А Зарецкие поехали домой. Дорогой молчали. Оба не знали, что сказать. Баро старался не тревожить жену лишними расспросами, не травить ей душу. А Земфире было стыдно, нестерпимо стыдно за весь этот фарс, за обман самого близкого человека.
Потом, уже дома, они сидели в своей спальне и разговаривали.
— Значит, не судьба ему была родиться, — угрюмо говорил Зарецкий.
— Нет, это я виновата! — говорила Земфира, потому что надо же было ей что-то отвечать.
— Я даже думать тебе так запрещаю! Тут ни в чем нет твоей вины — я говорил с врачом!

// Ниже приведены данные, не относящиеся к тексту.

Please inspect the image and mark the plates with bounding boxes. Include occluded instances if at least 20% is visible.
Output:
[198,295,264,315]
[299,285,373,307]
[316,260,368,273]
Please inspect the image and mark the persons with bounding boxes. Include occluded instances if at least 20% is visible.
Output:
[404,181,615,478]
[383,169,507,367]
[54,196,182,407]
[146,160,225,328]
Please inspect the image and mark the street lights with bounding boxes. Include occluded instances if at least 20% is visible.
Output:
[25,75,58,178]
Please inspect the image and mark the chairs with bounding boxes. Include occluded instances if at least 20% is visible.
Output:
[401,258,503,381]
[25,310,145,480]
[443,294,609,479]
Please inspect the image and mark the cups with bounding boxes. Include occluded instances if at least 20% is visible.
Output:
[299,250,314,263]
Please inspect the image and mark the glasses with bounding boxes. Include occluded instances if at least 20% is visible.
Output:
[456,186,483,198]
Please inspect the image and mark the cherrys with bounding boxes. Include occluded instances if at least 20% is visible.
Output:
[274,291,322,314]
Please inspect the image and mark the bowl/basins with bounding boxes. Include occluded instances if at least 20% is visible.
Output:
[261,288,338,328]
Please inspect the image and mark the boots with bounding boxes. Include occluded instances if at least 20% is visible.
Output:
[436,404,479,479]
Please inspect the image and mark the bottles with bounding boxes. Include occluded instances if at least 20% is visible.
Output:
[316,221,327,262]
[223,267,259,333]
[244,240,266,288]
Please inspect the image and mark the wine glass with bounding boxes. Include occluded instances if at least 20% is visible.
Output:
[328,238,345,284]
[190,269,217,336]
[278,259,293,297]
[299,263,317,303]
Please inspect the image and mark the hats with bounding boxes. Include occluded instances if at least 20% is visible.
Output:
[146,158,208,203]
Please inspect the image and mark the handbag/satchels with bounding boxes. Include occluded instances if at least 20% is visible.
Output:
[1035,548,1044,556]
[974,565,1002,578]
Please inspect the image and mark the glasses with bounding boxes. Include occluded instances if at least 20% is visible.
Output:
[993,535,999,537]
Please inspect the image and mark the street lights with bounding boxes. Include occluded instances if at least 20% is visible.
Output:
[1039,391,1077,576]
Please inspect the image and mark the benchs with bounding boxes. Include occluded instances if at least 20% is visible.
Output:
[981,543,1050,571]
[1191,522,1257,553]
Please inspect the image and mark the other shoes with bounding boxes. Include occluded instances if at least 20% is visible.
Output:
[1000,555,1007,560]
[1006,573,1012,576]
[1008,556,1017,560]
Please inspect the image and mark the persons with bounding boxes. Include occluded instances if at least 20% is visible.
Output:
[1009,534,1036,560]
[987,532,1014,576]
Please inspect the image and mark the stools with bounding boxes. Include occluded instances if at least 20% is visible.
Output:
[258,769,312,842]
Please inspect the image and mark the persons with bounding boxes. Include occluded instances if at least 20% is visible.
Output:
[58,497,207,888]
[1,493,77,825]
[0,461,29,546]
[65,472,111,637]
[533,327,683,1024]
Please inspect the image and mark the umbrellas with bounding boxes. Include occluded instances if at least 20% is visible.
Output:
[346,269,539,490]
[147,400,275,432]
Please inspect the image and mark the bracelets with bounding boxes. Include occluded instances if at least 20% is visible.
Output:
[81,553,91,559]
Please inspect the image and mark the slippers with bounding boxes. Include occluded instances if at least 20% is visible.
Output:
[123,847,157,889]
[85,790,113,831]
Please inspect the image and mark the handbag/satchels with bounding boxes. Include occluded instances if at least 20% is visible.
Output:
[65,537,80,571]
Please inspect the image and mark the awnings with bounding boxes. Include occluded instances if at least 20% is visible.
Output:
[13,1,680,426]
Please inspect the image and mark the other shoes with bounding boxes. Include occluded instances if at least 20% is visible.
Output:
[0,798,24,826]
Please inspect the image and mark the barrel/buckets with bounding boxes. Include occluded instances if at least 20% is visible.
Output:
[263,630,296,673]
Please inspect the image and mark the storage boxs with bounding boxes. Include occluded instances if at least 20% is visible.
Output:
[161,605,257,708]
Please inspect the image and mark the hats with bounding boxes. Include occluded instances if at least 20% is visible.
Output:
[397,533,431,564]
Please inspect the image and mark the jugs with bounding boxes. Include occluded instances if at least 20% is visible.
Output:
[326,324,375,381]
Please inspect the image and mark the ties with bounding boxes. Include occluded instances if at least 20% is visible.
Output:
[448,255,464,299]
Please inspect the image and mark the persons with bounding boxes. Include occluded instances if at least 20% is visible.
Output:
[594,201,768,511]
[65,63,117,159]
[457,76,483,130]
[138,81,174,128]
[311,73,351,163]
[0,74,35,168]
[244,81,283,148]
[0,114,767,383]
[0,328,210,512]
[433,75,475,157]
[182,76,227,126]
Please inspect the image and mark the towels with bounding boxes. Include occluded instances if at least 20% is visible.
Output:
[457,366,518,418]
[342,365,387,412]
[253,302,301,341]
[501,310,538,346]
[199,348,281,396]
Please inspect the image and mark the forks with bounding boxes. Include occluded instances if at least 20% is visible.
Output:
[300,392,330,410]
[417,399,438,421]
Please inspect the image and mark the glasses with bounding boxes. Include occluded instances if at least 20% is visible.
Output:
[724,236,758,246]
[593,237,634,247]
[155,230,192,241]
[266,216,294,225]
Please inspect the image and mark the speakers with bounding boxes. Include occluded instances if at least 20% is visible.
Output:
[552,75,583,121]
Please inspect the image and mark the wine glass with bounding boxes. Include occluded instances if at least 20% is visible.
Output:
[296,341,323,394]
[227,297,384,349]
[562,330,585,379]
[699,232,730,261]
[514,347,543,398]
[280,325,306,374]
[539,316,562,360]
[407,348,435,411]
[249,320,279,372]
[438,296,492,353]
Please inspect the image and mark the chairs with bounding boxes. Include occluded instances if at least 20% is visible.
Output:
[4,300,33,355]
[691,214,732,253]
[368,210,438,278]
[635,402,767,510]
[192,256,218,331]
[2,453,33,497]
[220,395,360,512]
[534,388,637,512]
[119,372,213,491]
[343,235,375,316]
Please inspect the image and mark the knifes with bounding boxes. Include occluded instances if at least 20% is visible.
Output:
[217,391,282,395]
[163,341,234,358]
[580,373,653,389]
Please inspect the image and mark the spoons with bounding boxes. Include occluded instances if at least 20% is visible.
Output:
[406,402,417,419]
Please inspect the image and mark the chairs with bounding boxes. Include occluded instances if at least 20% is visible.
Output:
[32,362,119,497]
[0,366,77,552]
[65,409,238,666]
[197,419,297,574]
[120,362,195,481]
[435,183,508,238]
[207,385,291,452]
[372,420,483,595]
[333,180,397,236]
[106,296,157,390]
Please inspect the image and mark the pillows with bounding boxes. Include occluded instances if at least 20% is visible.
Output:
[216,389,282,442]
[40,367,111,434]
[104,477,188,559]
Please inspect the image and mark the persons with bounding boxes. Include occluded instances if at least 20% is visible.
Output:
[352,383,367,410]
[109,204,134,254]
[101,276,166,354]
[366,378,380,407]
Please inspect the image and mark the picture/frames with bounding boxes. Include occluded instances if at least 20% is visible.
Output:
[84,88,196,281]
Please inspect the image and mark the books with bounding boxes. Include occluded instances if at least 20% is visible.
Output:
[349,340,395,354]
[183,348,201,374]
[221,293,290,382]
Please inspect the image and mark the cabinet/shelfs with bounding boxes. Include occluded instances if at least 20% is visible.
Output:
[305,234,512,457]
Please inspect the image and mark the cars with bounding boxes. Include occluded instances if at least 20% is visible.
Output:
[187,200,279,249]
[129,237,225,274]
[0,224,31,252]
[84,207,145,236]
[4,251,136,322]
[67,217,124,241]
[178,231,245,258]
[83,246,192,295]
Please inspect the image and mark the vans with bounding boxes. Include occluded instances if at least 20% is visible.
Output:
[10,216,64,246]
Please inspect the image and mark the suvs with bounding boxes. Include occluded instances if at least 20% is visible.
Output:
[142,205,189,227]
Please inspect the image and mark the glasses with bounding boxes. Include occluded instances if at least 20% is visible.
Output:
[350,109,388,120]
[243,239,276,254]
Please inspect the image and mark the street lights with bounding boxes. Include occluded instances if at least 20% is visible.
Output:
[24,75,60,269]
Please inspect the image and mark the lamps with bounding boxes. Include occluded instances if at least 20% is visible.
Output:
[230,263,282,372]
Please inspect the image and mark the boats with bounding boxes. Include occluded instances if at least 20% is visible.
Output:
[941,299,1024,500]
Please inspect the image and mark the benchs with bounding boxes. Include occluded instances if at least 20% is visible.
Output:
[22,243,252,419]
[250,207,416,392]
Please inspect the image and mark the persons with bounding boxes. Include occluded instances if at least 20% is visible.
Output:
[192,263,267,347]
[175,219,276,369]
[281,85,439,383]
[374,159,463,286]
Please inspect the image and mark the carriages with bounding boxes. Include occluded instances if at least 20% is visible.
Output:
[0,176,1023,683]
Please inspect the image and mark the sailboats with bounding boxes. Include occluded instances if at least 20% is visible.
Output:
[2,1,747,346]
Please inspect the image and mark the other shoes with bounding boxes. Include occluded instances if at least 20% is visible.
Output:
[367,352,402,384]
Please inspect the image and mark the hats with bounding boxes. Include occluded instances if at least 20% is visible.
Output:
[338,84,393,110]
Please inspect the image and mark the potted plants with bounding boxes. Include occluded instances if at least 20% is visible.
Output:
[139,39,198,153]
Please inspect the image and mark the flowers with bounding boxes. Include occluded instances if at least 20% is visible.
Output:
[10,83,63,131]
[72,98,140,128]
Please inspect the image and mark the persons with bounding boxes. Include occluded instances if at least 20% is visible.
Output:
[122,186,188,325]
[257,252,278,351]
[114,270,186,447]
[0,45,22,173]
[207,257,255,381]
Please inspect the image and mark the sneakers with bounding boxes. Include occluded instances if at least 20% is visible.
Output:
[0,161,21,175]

Земфира закрыла глаза от стыда. Она не могла смотреть в глаза Рамиру.
— Тебе плохо? — по-своему истолковал это Баро.
— Я очень устала…
— Тебе нужно отдохнуть.
Он уложил жену в постель и вышел из комнаты.
Миро сидел возле лежавшего на полу конюшни мертвого Торнадо. Сашка и Кармелита шептались поодаль.
— Как же так, как же так? — тихо причитала девушка.
— Ничего не понимаю, — бормотал Сашка. — Ему ведь уже стало намного лучше. Почему вдруг обострение?
— Не знаю.
— А что он ел?
— Молока выпил.
И опять молчание.
Сашка тихо подошел поближе к мертвому коню и его хозяину:
— Миро, может, надо вскрытие сделать? — подождал хоть какого-то ответа, но, не получив его, продолжил: — Ну надо же узнать, от чего он умер.